A group of migrants has rejected the city’s plan to move them from a hotel in Manhattan to a cruise terminal in Brooklyn that advocates have likened to a “detention center.”
The city began moving single adult male asylum seekers from the Watson Hotel in Hell’s Kitchen to the Brooklyn Cruise Terminal in Red Hook over the weekend, Mayor Eric Adams’ press secretary, Fabien Levy, said in a statement provided to NY1.
One group of migrants, however, returned to the hotel and refused to leave after seeing what they described as poor conditions at the terminal.
What You Need To Know
- The city began moving single adult male asylum seekers from the Watson Hotel in Hell’s Kitchen to the Brooklyn Cruise Terminal in Red Hook over the weekend, the mayor's press secretary said
- One group of migrants, however, returned to the hotel and refused to leave after seeing what they described as poor conditions at the terminal
- The mayor's press secretary defended the Red Hook site, saying it "will provide the same services as every other humanitarian relief center in the city"
New York Immigration Coalition executive director Murad Awawdeh said the group “refused to reside in another temporary shelter that put them further away from the services they need to access to get on the road to self-sufficiency.”
“Housing rights experts and immigrant rights advocates like ourselves have been stating for weeks that the new Brooklyn Cruise Terminal [relief center] is in a transit desert, much like the Orchard Beach and Randall’s Island locations were, and doesn’t meet the health and safety needs of residents,” Awawdeh said in a statement.
“Rather than creating more unsuitable, temporary shelters, the city must support residents by moving them into permanent housing, especially those that have been stuck in our shelter system for years,” he added.
As of Monday, several dozen asylum seekers were still gathered outside the hotel. It wasn't immediately clear how many migrants had been housed at the site or how many had refused to leave. A number of Mutual Aid groups have joined the migrants at the hotel, providing them with tents, blankets and food.
Levy posted on Twitter Monday evening that their “lack of reasoning here is astounding.”
I don’t even understand the logic here. Instead of encouraging asylum seekers to sleep in warm, indoor, temperature-controlled quarters at the Brooklyn Cruise Terminal, these groups are telling migrants to sleep in tents on the streets.

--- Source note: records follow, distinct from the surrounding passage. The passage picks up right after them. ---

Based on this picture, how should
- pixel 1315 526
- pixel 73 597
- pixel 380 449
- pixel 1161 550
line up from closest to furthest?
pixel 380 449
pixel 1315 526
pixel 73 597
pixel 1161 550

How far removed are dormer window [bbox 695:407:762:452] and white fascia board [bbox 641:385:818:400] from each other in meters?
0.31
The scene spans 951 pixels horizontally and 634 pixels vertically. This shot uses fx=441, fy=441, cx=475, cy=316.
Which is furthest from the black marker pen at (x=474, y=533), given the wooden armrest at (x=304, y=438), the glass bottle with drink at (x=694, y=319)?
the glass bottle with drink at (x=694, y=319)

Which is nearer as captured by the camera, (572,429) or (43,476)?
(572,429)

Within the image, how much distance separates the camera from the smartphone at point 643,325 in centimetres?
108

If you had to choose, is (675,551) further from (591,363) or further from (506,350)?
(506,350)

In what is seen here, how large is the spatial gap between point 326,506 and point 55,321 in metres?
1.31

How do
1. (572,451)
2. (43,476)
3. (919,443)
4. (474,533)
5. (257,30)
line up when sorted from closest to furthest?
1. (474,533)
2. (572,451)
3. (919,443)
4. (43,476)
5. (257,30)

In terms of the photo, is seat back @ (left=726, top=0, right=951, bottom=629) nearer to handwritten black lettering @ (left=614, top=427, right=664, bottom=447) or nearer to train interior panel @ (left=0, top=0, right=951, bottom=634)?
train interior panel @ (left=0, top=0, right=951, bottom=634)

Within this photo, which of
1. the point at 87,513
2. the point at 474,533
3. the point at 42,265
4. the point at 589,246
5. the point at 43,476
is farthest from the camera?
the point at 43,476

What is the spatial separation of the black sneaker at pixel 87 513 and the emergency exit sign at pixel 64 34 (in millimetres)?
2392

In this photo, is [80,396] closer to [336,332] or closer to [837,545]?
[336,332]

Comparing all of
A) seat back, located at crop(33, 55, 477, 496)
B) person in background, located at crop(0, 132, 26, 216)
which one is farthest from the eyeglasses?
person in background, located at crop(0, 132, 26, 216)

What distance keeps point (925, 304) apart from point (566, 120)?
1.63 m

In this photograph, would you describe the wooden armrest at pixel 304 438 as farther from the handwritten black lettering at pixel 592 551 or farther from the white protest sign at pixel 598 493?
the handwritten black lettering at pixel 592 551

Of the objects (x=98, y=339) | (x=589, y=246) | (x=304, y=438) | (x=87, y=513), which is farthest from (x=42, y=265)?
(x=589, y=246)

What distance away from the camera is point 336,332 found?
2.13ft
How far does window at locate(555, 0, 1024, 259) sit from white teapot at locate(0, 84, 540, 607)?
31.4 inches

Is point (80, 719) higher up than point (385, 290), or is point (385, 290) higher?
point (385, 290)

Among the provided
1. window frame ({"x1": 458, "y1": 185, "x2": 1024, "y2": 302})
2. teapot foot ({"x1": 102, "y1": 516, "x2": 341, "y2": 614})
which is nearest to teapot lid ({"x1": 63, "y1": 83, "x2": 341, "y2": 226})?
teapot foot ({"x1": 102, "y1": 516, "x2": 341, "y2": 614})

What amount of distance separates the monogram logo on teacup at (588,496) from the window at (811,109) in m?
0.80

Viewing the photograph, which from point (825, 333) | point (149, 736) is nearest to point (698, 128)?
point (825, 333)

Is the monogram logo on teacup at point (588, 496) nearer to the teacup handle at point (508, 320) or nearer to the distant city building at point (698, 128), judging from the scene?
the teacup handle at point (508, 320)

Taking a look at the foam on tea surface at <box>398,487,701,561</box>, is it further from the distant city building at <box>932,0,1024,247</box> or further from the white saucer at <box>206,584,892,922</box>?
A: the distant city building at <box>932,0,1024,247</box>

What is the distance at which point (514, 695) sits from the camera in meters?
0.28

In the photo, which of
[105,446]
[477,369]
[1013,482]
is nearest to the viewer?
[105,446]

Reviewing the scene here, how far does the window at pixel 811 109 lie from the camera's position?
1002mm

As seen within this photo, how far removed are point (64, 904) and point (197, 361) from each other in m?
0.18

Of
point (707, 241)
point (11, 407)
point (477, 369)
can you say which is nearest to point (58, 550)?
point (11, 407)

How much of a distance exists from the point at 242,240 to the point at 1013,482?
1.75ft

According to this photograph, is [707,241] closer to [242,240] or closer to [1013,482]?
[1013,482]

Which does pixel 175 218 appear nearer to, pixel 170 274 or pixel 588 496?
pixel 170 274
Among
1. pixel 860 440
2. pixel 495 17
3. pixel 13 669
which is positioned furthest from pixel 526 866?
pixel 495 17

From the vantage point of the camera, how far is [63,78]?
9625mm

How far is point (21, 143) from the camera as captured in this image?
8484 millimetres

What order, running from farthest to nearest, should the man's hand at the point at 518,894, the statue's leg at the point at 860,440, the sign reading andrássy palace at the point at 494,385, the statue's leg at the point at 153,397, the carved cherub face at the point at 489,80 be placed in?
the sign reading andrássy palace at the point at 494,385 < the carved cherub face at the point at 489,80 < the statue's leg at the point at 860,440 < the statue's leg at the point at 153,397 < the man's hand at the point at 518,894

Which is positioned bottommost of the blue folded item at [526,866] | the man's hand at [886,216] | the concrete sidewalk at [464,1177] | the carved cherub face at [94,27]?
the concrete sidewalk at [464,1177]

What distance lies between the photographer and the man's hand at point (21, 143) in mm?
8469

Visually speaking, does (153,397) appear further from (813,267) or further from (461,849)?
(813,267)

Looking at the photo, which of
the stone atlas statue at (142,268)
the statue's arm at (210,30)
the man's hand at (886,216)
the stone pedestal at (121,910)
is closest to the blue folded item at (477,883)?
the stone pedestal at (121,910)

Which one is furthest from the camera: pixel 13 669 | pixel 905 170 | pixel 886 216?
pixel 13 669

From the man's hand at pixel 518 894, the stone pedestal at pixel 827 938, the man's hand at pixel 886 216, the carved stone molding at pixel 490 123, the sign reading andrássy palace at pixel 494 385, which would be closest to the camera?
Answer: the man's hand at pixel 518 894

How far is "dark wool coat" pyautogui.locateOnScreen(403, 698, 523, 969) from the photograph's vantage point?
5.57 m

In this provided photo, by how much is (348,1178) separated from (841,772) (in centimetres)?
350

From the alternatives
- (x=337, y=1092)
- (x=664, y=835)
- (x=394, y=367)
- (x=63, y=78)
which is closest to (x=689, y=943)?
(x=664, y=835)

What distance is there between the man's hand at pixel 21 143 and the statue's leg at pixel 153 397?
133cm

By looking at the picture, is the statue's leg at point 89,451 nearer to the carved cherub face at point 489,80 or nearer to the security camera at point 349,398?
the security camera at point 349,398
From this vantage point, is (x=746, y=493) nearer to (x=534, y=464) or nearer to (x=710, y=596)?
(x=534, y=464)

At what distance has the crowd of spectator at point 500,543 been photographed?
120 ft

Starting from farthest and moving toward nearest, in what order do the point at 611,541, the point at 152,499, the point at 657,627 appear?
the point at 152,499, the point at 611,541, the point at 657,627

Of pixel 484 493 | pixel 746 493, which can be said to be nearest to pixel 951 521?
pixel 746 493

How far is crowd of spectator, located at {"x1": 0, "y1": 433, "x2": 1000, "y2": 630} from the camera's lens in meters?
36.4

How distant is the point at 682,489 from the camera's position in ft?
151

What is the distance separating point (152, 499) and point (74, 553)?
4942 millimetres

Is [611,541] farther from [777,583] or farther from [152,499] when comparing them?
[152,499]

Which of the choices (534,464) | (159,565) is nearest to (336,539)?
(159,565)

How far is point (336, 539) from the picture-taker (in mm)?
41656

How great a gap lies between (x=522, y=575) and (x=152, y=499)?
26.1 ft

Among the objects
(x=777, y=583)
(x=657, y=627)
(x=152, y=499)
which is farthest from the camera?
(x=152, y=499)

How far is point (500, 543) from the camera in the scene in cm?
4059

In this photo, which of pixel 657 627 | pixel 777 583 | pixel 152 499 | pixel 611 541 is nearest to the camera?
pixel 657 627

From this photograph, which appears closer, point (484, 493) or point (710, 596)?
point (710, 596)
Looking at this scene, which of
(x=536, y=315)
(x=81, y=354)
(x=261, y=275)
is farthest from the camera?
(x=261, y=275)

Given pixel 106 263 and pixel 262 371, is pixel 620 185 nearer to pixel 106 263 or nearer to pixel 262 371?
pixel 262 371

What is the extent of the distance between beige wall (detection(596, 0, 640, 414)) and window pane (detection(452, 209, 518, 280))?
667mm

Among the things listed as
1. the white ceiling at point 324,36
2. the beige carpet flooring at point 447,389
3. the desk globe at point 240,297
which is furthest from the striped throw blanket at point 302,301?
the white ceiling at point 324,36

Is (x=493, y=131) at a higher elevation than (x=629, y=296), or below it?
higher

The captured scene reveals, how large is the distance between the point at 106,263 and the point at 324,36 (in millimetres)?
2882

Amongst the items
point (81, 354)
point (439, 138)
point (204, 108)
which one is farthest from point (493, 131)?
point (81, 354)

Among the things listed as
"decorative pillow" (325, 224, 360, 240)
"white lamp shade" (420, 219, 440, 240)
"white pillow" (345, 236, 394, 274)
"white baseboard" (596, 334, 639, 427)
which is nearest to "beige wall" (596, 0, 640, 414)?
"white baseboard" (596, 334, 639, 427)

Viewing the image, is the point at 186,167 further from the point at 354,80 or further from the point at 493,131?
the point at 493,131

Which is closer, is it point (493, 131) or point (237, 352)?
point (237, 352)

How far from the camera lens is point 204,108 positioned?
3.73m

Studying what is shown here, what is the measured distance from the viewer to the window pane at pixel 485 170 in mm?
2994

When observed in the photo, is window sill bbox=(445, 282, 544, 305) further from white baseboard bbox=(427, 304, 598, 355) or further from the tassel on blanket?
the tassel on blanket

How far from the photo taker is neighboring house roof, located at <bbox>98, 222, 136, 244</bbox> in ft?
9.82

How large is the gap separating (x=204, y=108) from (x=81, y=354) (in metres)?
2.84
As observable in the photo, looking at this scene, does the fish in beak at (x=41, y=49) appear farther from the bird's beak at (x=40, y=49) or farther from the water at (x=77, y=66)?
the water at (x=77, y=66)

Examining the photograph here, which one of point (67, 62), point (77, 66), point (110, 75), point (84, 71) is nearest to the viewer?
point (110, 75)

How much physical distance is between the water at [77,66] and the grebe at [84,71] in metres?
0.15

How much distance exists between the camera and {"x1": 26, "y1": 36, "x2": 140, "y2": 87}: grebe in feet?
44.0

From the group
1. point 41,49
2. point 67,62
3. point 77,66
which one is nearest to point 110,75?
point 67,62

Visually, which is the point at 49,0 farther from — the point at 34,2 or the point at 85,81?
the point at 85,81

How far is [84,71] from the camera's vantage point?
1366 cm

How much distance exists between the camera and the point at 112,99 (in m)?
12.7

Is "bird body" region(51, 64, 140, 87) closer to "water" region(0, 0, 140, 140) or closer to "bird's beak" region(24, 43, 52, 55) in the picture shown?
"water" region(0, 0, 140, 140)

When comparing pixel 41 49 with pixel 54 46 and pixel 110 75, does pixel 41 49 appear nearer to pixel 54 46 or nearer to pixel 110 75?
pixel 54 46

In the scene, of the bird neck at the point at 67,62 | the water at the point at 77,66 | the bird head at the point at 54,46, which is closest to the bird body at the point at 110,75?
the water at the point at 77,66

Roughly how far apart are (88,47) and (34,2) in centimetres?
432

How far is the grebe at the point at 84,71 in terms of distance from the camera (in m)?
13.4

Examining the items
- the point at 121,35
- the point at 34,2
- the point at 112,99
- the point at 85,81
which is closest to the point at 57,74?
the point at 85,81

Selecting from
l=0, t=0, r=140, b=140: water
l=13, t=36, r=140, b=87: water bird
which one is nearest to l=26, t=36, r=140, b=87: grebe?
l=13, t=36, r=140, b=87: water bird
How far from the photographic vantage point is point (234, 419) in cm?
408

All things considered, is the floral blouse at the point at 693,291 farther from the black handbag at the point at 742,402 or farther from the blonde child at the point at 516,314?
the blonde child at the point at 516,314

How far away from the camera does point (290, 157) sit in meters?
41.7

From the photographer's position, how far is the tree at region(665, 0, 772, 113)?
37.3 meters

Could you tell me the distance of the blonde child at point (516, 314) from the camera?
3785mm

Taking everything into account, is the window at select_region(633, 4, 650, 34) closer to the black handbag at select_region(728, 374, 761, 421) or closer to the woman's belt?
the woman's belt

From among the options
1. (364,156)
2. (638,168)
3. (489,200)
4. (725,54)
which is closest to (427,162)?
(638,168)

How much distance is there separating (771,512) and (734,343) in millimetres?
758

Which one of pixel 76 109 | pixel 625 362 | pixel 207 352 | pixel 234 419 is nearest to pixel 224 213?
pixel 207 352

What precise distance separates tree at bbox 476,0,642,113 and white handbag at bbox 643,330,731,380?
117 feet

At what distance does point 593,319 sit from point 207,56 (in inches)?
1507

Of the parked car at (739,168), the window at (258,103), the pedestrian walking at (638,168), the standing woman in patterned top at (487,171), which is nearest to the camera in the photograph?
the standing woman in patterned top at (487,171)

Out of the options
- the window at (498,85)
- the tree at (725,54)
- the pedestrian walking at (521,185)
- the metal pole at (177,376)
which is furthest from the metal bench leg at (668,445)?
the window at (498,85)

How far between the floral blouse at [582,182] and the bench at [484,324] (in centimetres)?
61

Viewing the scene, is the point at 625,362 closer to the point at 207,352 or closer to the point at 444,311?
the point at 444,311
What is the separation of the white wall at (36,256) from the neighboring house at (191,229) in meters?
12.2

— Fabien Levy (@Fabien_Levy) January 30, 2023
The lack of reasoning here is astounding. pic.twitter.com/XoT7LmAaAY
Several migrants who spoke with NY1 said they had been relocated to the Watson Hotel from the city’s short-lived migrant facility on Randall’s Island, and were afraid moving to Red Hook could cost them the jobs they had managed to find. They also said that there was no place to safeguard their personal items at the Brooklyn Cruise Terminal site.
At least one migrant compared the new site to a prison. South Bronx Mutual Aid, one of the groups that have been assisting migrants arriving in New York City, described the site as a “detention center.”
The NYPD on Sunday said police officers responded to the hotel for "crowd control," but did not arrest anyone. A City Hall spokesperson said the department responded because non-asylum seekers began trying to enter unauthorized sites inside the hotel.
The city opened the Brooklyn Cruise Terminal site — its fifth relief center for migrants — earlier this month, with plans to move single adult men there from the Watson Hotel. Officials said the Watson Hotel would transition into a site serving asylum seeker families with children.
In his statement Sunday, Levy defended the Red Hook site.
“The facilities at Brooklyn Cruise Terminal will provide the same services as every other humanitarian relief center in the city, and the scheduled relocations to Brooklyn Cruise Terminal this weekend took place as planned,” Levy wrote.
“More than 42,000 asylum seekers have arrived in New York City since last spring and we continue to surpass our moral obligations as we provide asylum seekers with shelter, food, health care, education, and a host of other services,” he added. “We remain in serious need of support from both our state and federal governments.”